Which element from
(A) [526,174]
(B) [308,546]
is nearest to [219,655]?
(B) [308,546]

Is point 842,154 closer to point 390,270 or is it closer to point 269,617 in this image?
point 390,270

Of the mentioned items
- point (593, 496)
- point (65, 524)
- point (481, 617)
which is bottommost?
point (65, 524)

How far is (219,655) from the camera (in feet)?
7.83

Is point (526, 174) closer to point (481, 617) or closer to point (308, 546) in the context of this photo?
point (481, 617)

★ ★ ★

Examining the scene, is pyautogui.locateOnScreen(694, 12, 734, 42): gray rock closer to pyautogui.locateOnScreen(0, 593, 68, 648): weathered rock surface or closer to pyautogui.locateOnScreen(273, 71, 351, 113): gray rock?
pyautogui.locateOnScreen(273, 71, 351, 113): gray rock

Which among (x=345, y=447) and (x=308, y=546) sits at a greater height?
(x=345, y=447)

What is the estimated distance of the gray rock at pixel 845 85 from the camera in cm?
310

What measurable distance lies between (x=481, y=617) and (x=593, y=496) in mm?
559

★ ★ ★

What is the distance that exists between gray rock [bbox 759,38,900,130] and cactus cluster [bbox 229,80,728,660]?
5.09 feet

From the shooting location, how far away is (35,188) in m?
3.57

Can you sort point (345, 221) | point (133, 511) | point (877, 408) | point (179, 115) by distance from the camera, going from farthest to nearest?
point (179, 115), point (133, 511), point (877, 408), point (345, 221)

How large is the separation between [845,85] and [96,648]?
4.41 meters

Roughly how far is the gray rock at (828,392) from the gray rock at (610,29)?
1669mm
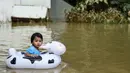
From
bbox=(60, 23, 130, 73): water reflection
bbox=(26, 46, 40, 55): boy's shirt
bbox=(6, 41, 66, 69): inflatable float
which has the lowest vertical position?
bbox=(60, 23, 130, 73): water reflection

★ ★ ★

Directions for this task
From the entries above, pick out each line that contains the string "between", with case counting.

Result of this exercise
What measurable distance lies between (x=481, y=617) and (x=593, y=496) in mm?
What is the distance that exists between gray rock [bbox 759,38,900,130] and cactus cluster [bbox 229,80,728,660]?
How large is the separation between [845,85] and [96,648]?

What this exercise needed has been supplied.